What is needed =
From the line that holds "Tahe Masque Capillaire" to the end of the records, reproduce every line exactly. No pictures.

Input records =

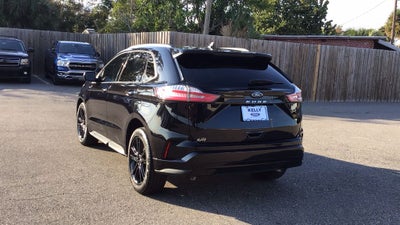 2024 Ford Edge ST Line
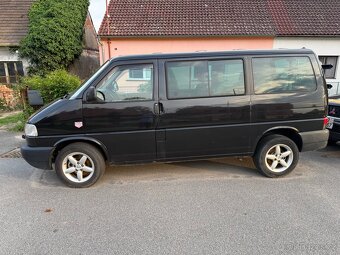 Caravelle T4 - 2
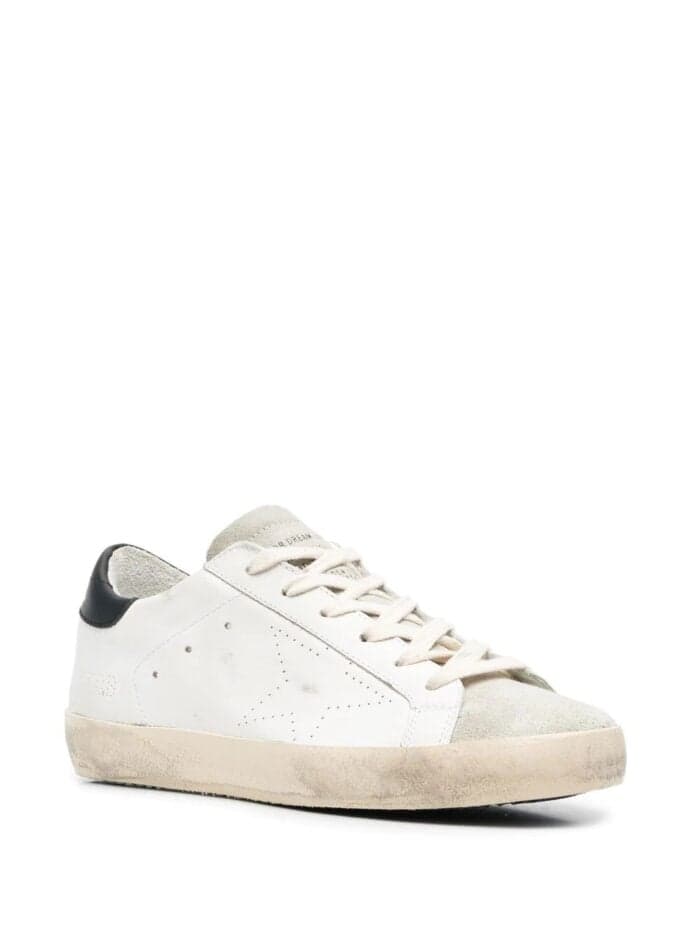 Super-star Leather Sneakers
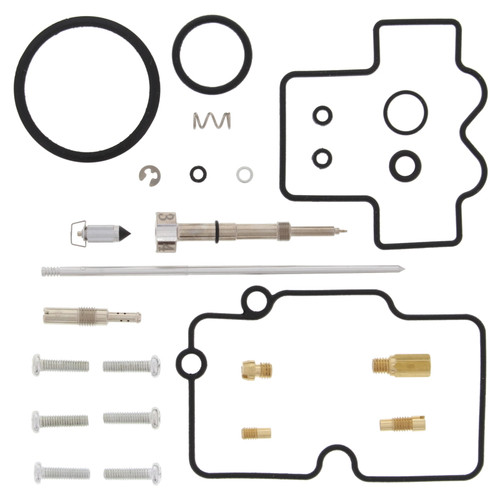 All Balls Racing 2003 Yamaha WR250F Carburetor Rebuild Kit - 26-1301 Photo - Primary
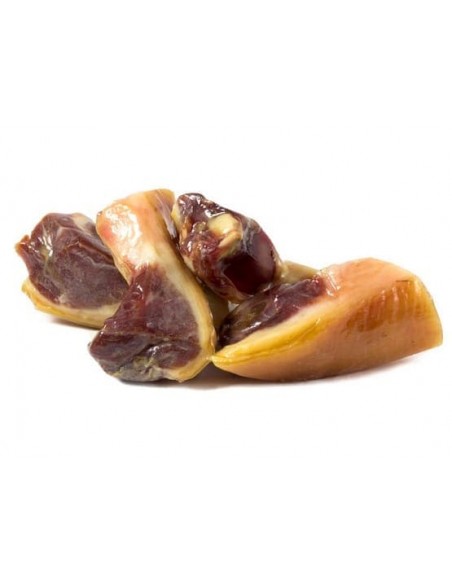 Osso de Presunto Serrano Cães Medios/Pequenos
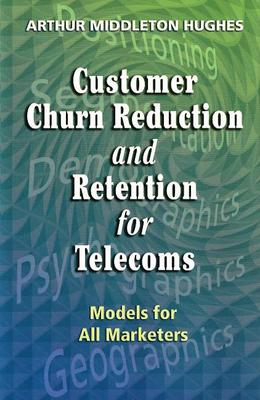 Book cover for Customer Churn Reduction and Retention for Telecoms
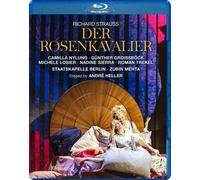 Der Rosenkavalier (Berlin 2020) (Blu-ray) Camilla Nylund Zubin Mehta (US IMPORT)
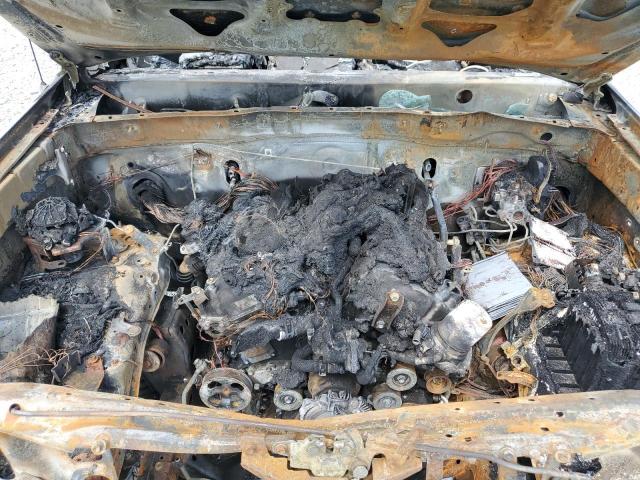 5TFLU4EN5EX092931 - 2014 TOYOTA TACOMA DOUBLE CAB Gümüş foto 11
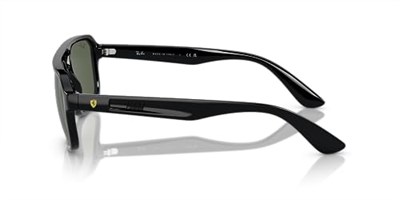 Ray-Ban Rb4414m Dikdörtgen Güneş Gözlüğü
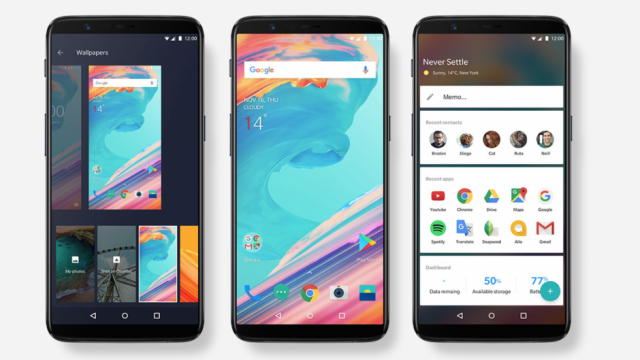 <b>OnePlus 5T începe să primească actualizarea la Android 8.0 Oreo prin OxygenOS 5.0.2 (Changelog)</b>Multă lume s-a mirat că OnePlus 5T nu a sosit cu Android 8.0 Oreo la bord, mai ales că a debutat spre finalul anului 2017. OnePlus a ascultat acest feedback şi doleanţa şi a lucrat luni întregi împreună cu comunitatea şi dezvoltatorii la un update pentru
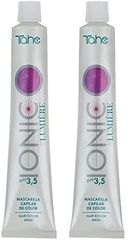 Tahe Masque Capillaire avec Couleur Ionique Intense Violet (Lot de 2)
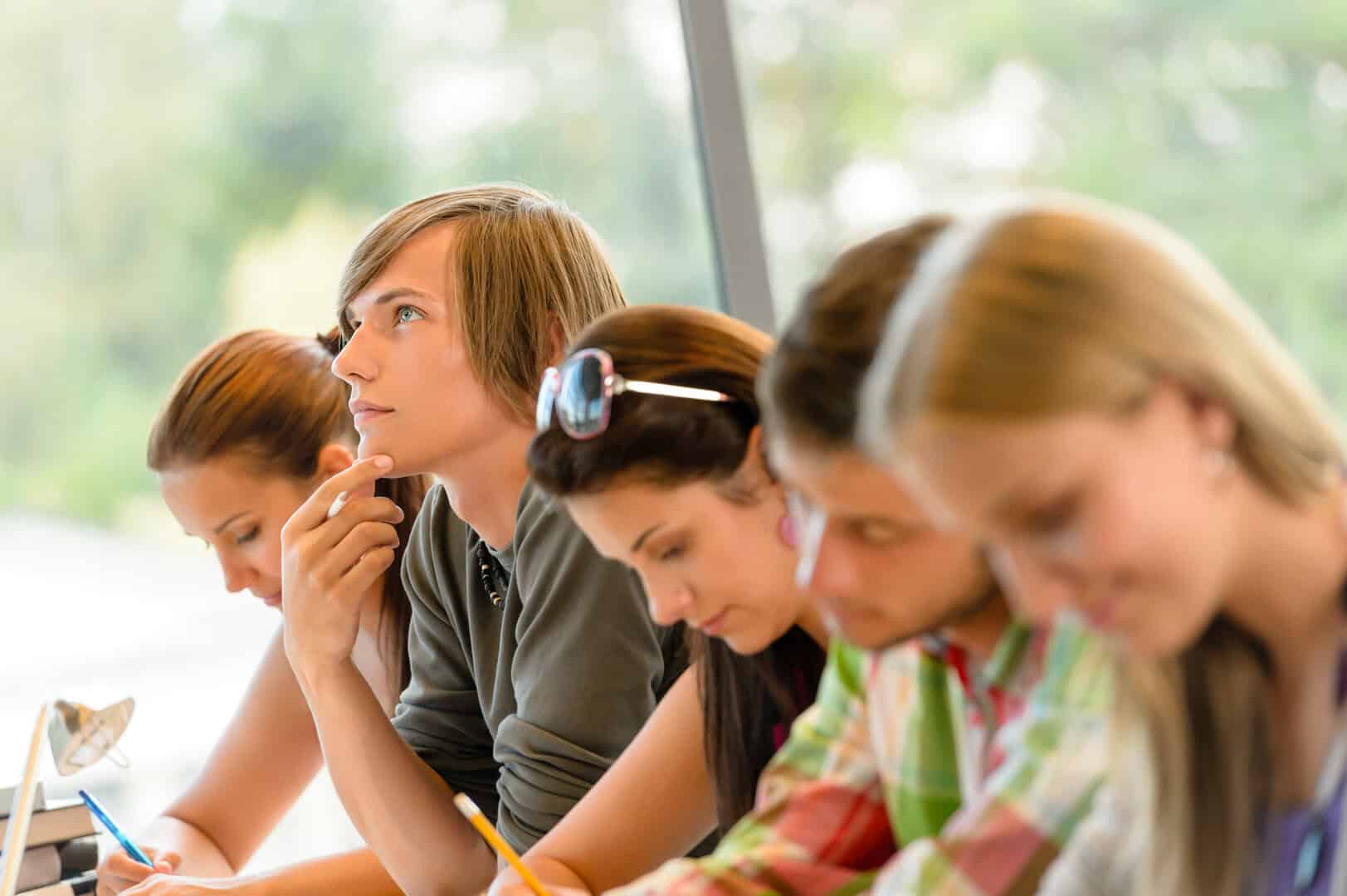 esami risultato aule grandi
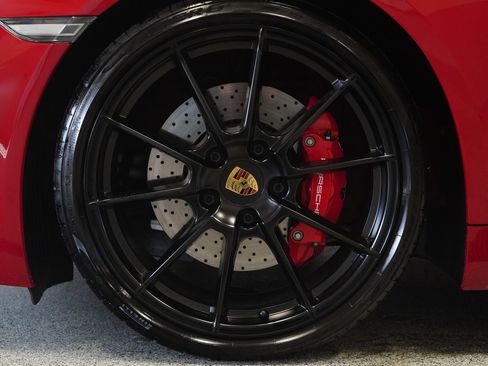 Used 2024 Porsche 718 Boxster GTS image 12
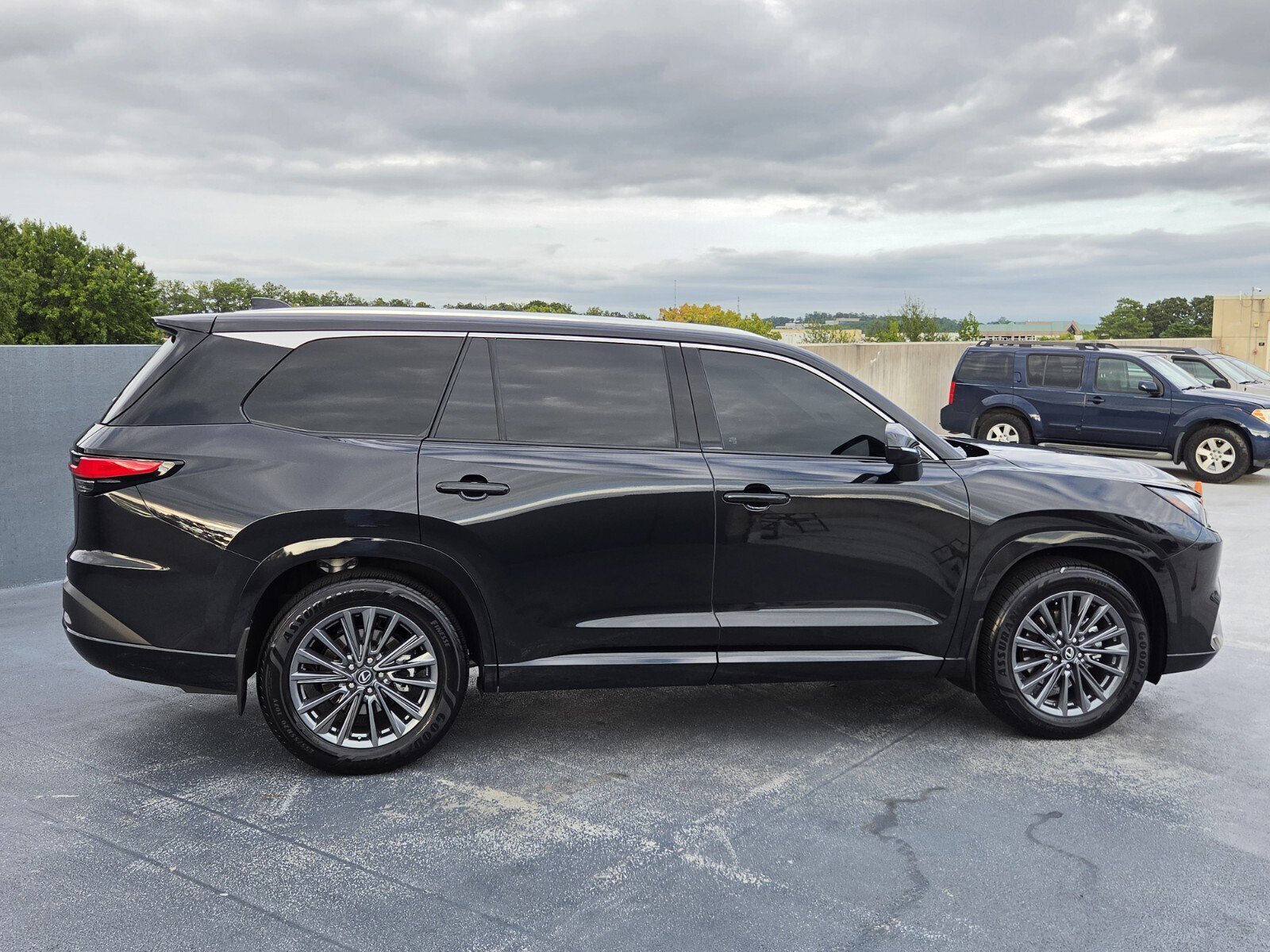 Certified 2026 Lexus TX 350 FWD w/ Convenience Package image 6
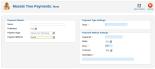New Payment
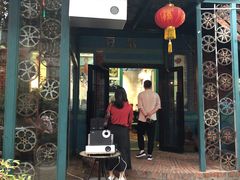 门面-豆蔻电影主题餐厅(四牌楼店)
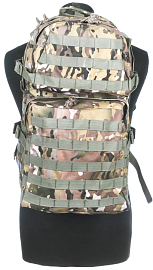 Backpack Molle Assault, multicam, ACM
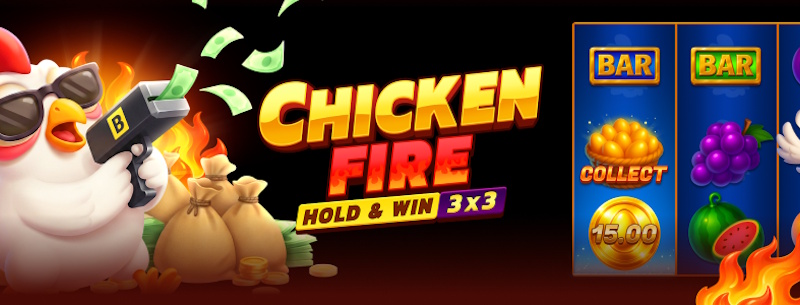 Chicken Fire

Expected answer =
 Tahe Masque Capillaire avec Couleur Ionique Intense Violet (Lot de 2)
 esami risultato aule grandi
 Used 2024 Porsche 718 Boxster GTS image 12
 Certified 2026 Lexus TX 350 FWD w/ Convenience Package image 6
New Payment
 门面-豆蔻电影主题餐厅(四牌楼店)
 Backpack Molle Assault, multicam, ACM
 Chicken Fire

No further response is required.